Thursday, September 13, 2024

Action takes movie litmus test


Nobody expects movies to be real, they're movies. So when people start shooting at each other in movies it always seems to look patently unreal.
There are stylistic excursions like Sin City. That's a movie where anything thing can happen as long as it adheres to the physical laws of that universe. But when I see a movie where the hero has tens of bad guys shooting at him with automatic weapons and they all miss, and meanwhile the hero picks off the baddies in one shot each that film better have some panache or I'm outta there.
A film like Death Sentence where the violence beckons comparisons to exploitation films, or Shoot Em Up that displays the aforementioned thugs who can't hit Clive Owen with multiple machine guns despite his being an easy target diving in slow motion, makes me cringe. No style, just cinematic excess.
So now comes Jodie Foster as a vigilante on the dark streets of Gotham in the Neil Jordan directed The Brave One (opens 9/14). This is only the third film in which she's starred in this decade (the other two being Panic Room and Flightplan), but it's also a return to form, as this is simply one hell of a performance. Foster conveys a kind of feral intensity playing a radio personality who's mugged, and beaten into a coma. When she revives she buys a gun and takes the law into her own hands. The violence also comes off as realistic because she shoots a handgun three or four times (as opposed to Shoot Em Up's 100s of times) and even misses once. In scene after scene Foster appears wearing tee shirts that show off her petite yet muscular build. One shirt is a red tie-dye thingy, I swear it's a copy of the same shirt she wore 30 years ago in Taxi Driver in the cafeteria scene between her and Travis Bickle.

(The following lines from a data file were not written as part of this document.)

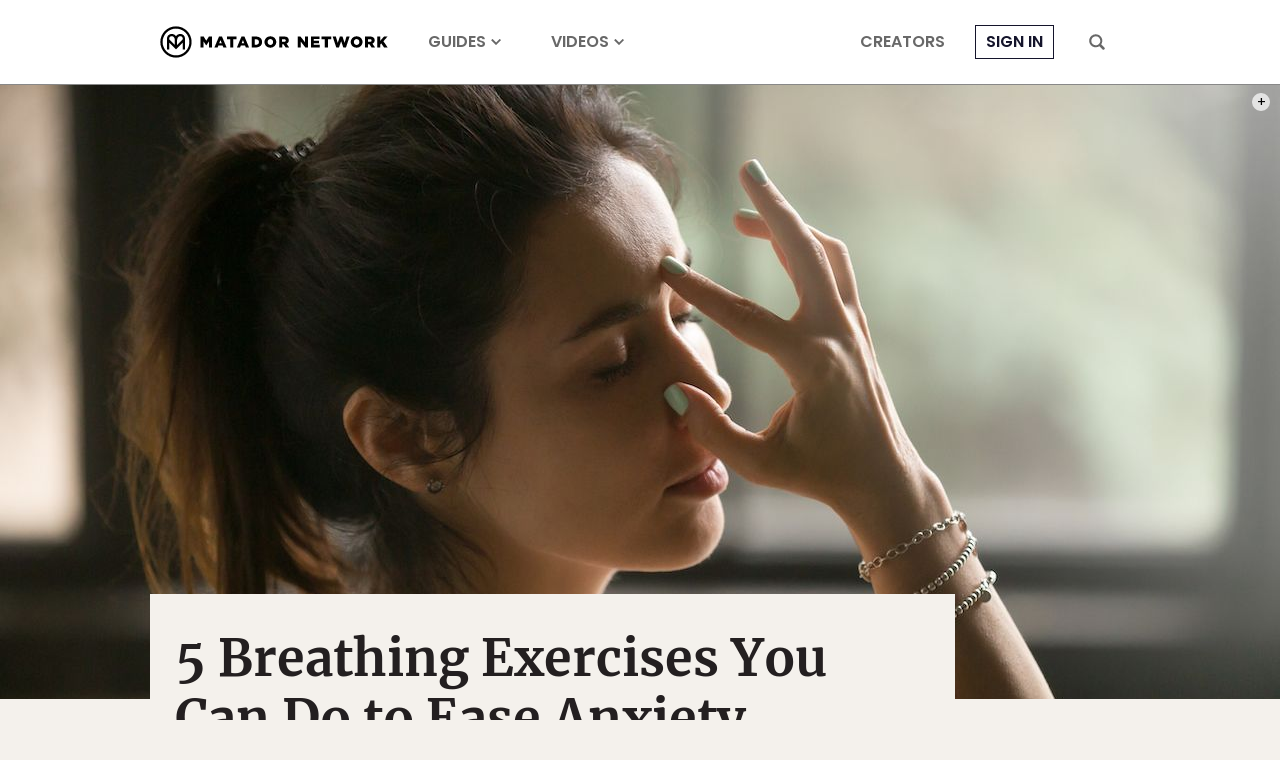

--- FILE ---
content_type: text/html; charset=utf-8
request_url: https://www.google.com/recaptcha/api2/aframe
body_size: 267
content:
<!DOCTYPE HTML><html><head><meta http-equiv="content-type" content="text/html; charset=UTF-8"></head><body><script nonce="VuVe8pHF0m63sQtyR5IBmQ">/** Anti-fraud and anti-abuse applications only. See google.com/recaptcha */ try{var clients={'sodar':'https://pagead2.googlesyndication.com/pagead/sodar?'};window.addEventListener("message",function(a){try{if(a.source===window.parent){var b=JSON.parse(a.data);var c=clients[b['id']];if(c){var d=document.createElement('img');d.src=c+b['params']+'&rc='+(localStorage.getItem("rc::a")?sessionStorage.getItem("rc::b"):"");window.document.body.appendChild(d);sessionStorage.setItem("rc::e",parseInt(sessionStorage.getItem("rc::e")||0)+1);localStorage.setItem("rc::h",'1767307360512');}}}catch(b){}});window.parent.postMessage("_grecaptcha_ready", "*");}catch(b){}</script></body></html>

--- FILE ---
content_type: application/javascript
request_url: https://prism.app-us1.com/?a=90963874&u=https%3A%2F%2Fmatadornetwork.com%2Fread%2Fbreathing-exercises-ease-travel-anxiety%2F
body_size: 123
content:
window.visitorGlobalObject=window.visitorGlobalObject||window.prismGlobalObject;window.visitorGlobalObject.setVisitorId('ac1ea578-8fb9-49dd-8a0a-fdfe3b68a11f', '90963874');window.visitorGlobalObject.setWhitelistedServices('tracking', '90963874');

If we're talking violence in movies being totally realistic however the go-to director is David Cronenberg. Eastern Promises, opening September 14, feels more like a chamber drama, similar to Spider than Cronenberg's last opus A History of Violence. The conversations and situations in Eastern Promises revolve around Eastern European mobs and how they operate in London. A nurse, Naomi Watts, trying to find the family of a baby whose mother was murdered goes deep into a little seen view of England's ethnic neighborhoods.
There's actually very little physical violence in Eastern Promises but when it rears up its ugly head you feel it in the pit of your being. Specifically an opening scene features a throat being slit while a guy's sitting in a barber chair and the film closes with a literal knife fight to the end. As another viewer remarked upon the movie's end, when you really engage in a battle to the death it has none of the glossy glory and slow motion histrionics of more deliberate filmmakers. Viggo Mortensen also stars and provides a steely portrait of how far a man can change into a machine when his allegiance is to gangsters.